ASQA has begun a review of VET in the aged care and community care sector. The regulator has stated in its November 20 Media release that targeted audits will also be undertaken, read the ASQA review.
There are more than 280 providers supporting the Health Services Industry, providing VET level qualifications. Due to the ageing population and other contributing factors increasing our population it
is imperative that this industry is prepared for significant growth so that demand may be adequately met. The industry requires properly trained and qualified workers.
What is Best Practice
I have audited a number of providers within this sector and have found the 'best practice' providers offer significant practical training within a clinical environment and retain the services of
qualified trainer/assessors who have several years experience working in the industry. Furthermore, the learner resources have been contextualised to meet the needs of the specific mode of delivery
and industry requirements in consultation with industry and trainers. These are the RTOs that will sail through the up and coming audits.

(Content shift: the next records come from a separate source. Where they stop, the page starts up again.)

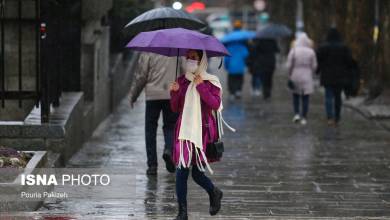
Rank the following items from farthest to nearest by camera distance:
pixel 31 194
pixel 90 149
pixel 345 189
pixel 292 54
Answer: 1. pixel 292 54
2. pixel 90 149
3. pixel 345 189
4. pixel 31 194

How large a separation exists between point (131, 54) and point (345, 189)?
14.5 metres

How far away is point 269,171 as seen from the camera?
44.9ft

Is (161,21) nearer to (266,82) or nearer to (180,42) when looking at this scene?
(180,42)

Industry Becomes Registered Training Organisation
One of our clients owns a number of aged care centres throughout Australia and employs upwards of a thousand staff. The client retained us to advise them on the process for setting up and registering
as a RTO. My first question is always: why do you want to become a registered training organisation? The CEOs response was: "We continually have problems finding adequately skilled staff,
certainly they come to us with the qualifications, however, in most cases we find that we have to retrain these staff in the most basic skills that they had already supposedly covered during their
course, and so by becoming a RTO we are able to ensure that our staff are properly qualified with the skills necessary to do the job." This client is now a RTO.
This is a sad reflection on all Vocational Education Providers when industry finds it necessary to become RTOs to find staff with the required skills and knowledge.
The Worst Practice Providers
At the other end of the spectrum are the RTOs that use learner resources and assessment tools that have not been contextualised and do not fit the mode of delivery, use staff that do not fully meet
the applicable standards, and offer minimal clinical placements. The outcome is clearly shown when the student obtains a job in their chosen field and requires significant training by the employer to
meet even the most basic of requirements that were or should have been covered in the applicable course.
ASQA has stated in its Annual Report 2011-12 that all aged care
qualifications are treated as potentially high risk from 1 January 2012. 2013 is shaped up to be an interesting year for the aged and community care sectors.